After his obligatory OE, Dimopoulos returned to Wellington but for the past four years he has called Melbourne home, basing his burgeoning sculpture career out of “the third largest Greek city in the world”. He returns to New Zealand frequently to install commissions – most recently to participate in a child health organisation’s fundraising auction in Queenstown where his small kinetic sculpture fetched the top bid of $8000.
Belonging is something Dimopouolos feels strongly about, both from a personal and creative standpoint. “In Greece I’m not seen as a Greek because I was born in Egypt. In Egypt I’m a foreigner and in New Zealand I’m called a Greek. I empathise with Theotocopoulos (El Greco) in Spain, who also originated from Crete and saw himself as a foreigner all his life.”
Dimopoulos is best known in this country for Pacific Grass, the six-metre high kinetic grass-like work that welcomes visitors to Wellington as it sways and chatters on a waterfront roundabout near the airport. More recently another work has attracted attention of a different kind.
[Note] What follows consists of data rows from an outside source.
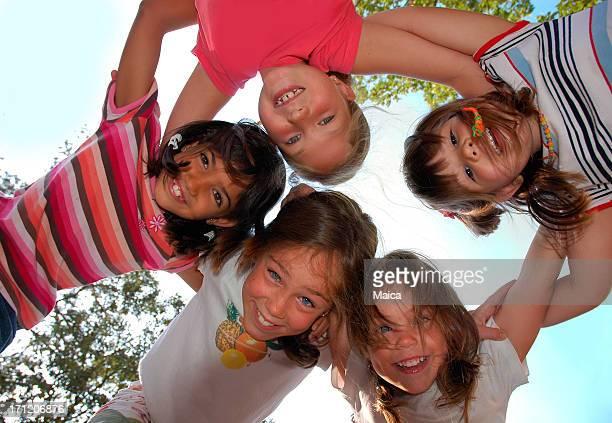 Five friends huddling
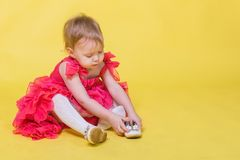 Girl toddler in a pink dress on a yellow background wearing the shoes on his feet.  stock photos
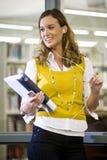 Estudiante universitario de sexo femenino que cuelga hacia fuera en biblioteca Fotos de archivo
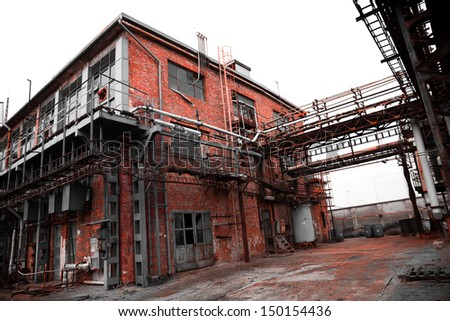 abandoned old chemical factory - stock photo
The Red Ridge sculpture was built for entrepreneur Michael Hill in Arrowtown but then dismantled and put into storage after a resource consent impasse with the local council.
“It appears that there’s a fear that such works as mine will ‘dominate’ the landscape. But this incredible landscape cannot be dominated; if anything it compromises all
artworks.”
His move to Australia has proved fruitful. He is represented by Conny Dietzschold Gallery in Sydney and Cologne, has an exhibition coming up in January 2007, and a number of successful commissions have placed him at the forefront of the kinetic sculpture movement. Firebird, 2005, was acquired by a leading Australian collector; Red Centre, funded by Arts Victoria, has just been unveiled in Federation Square; Black Cube was a finalist in the prestigious 2006 Helen Lempriere National Sculpture Award; and Red/Black Cypher will be included in Sydney’s Sculpture by the Sea in November this year.
Ironically it was a work that never saw the light of day that forced this modest artist into the media glare. As a statement against the logging of native forests in Australia and globally, Arts Victoria gave Dimopoulos a grant of $96,000 to create Sacred Grove. For this work he planned to colour blue an avenue of 45 mature elm trees
in Yarra Park by the Melbourne Cricket Ground.
“I planned to use a biologically safe water-based pigment that would have washed off after several months, causing no harm to the trees. What happened was that people got really upset about a small, temporary change in the park, yet they are happy to see irreversible changes made to the environment daily. They somehow remain blind to this anomaly.”
Even though the City of Melbourne reversed its permission for Sacred Grove only days before the event, Dimopoulos still had a victory of sorts. The Melbourne Sofitel commissioned him to replicate a scaled-down version of the work, titled Chapel, using a small grove of trees in their courtyard.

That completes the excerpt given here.